Short problem
Copy the passage of the credit organisation law that opens with "Article 21. |" and closes with "deemed as adopted.", replacing "one month" with "thirty days".

Text provided
* * * * * * *

2. A sanction in the form of a fine may be imposed on the head of the executive body or on Chief Accountant of the credit organisation upon the decision of the Central Bank, the amount whereof may not exceed one thousand fold of the minimum salary defined.
3. The imposition of sanctions provided for by this Article shall not exempt the credit organisation from the liability provided for by laws, other legal acts or contracts.
4. Sanctions specified by this Article shall be imposed on credit organisations and the managers thereof in the cases, on the grounds, to the extent and under the procedure provided for by the Law of the Republic of Armenia ‘‘On banks and banking”. In addition to these grounds, the licence of the credit organisation may be declared as invalid if false information has been submitted during the registration and licensing thereof.
5. The licence of the credit organisation shall be declared as invalid upon the decision of the Board of the Central Bank. This decision shall enter into force upon its publication in mass media.
(Article 19 amended, supplemented by HO-24-N of 8 April 2008)
CHAPTER 6
TRANSITIONAL PROVISIONS, CHANGING THE TYPE OF ACTIVITIES OF THE BANK
Article 20. |
Possibility of Changing the Type of Activities of the Bank |
A bank may change the type of its activities as prescribed by this Law and legislation of the Republic of Armenia, by undergoing re-registration as a credit organisation.
Article 21. |
Procedure for Changing the Type of Activities of the Bank |
1. The supreme corporate body of the bank shall take a decision on changing the type of activities of the bank, approving thereby the programme for changing the type of activities of the bank. The decision and the programme attached to the written motion on changing the type of activities shall, within a period of one week following the adoption of the decision, be submitted for approval by the Board of the Central Bank.
2. The Board of the Central Bank shall, within a period of one month, consider the submitted documents and take a decision on approval or rejecting the approval of the submitted written motion. In case of failure to adopt a decision within the time limit prescribed, the decision on approval by the Board of the Central Bank shall be deemed as adopted.
3. The Board of the Central Bank may reject the approval of the written motion where:
(a) the submitted documents contradict the legislation of the Republic of Armenia, or have not been submitted in due manner or have been submitted inappropriately;
(b) the given change of activities may endanger the interests of the bank depositors.
4. The procedure and the form of submitting, to the Board of the Central Bank for approval, the written motion on changing the type of activities of the bank and other documents attached thereto, as well as the list of other documents justifying and revealing the procedure for changing the type of activities shall be approved by the Central Bank.

* * * * * * *

Information shown
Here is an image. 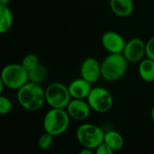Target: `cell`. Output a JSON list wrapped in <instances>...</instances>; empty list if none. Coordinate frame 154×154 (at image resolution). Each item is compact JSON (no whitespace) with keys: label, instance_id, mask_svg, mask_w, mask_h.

* * * * * * *

The reply
Article 21. |
Procedure for Changing the Type of Activities of the Bank |
1. The supreme corporate body of the bank shall take a decision on changing the type of activities of the bank, approving thereby the programme for changing the type of activities of the bank. The decision and the programme attached to the written motion on changing the type of activities shall, within a period of one week following the adoption of the decision, be submitted for approval by the Board of the Central Bank.
2. The Board of the Central Bank shall, within a period of thirty days, consider the submitted documents and take a decision on approval or rejecting the approval of the submitted written motion. In case of failure to adopt a decision within the time limit prescribed, the decision on approval by the Board of the Central Bank shall be deemed as adopted.